Informed Wednesday that a possible hurricane was headed for the Gulf Coast this weekend, Georgia Power spokesman Robert Watkins at first simply said: “Say it ain’t so.”
Watkins, recalling Irma and the hurricane and tropical storm winds and rains that struck the state of Georgia on Sept. 11, said that the power company, owned by Atlanta-based Southern Company, has a storm center in the state capital. It keeps an eye on possible nasty weather that can knock out electricity to homes and businesses.
“As it gets closer and we see what we’re up against, we’ll start moving resources in from other areas toward this area,” Watkins said of Georgia Power’s overall strategy with fierce weather. “Depending on how bad it looks like it’s going to be, we’ll have people come in from the areas of the state that are not going to be hit.”

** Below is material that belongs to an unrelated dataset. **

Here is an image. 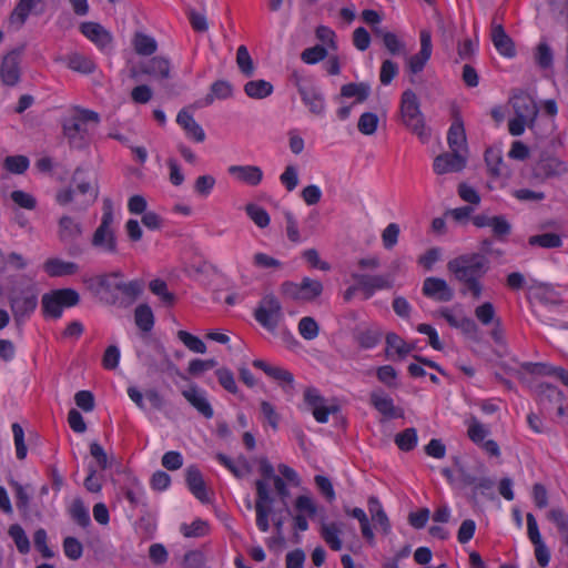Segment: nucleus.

Irma was a major exception for most hurricanes and tropical storms in that it took aim at all of Georgia, leaving nearly a million customers across the state without electricity in its wake due to extremely high winds. The damage was so bad that power crews from Canada drove down to assist with getting power back up, he said, with 95 percent of customers restored within three days.
In the Columbus area, Watkins said, there were more than 33,000 customers without electricity at the height of the storm. He said about 95 percent of those local residents without power were back on within 48 hours. Overall, Columbus and the surrounding area was spared the brunt of Irma, with it weakening somewhat and its rougher winds farther to the east.
“It was a herculean effort,” Watkins said. “Everybody dropped what they were doing in their usual job and went into storm mode and worked around the clock, really, to get people back on, and then they moved to other places that had been hit. We felt really good about the response.”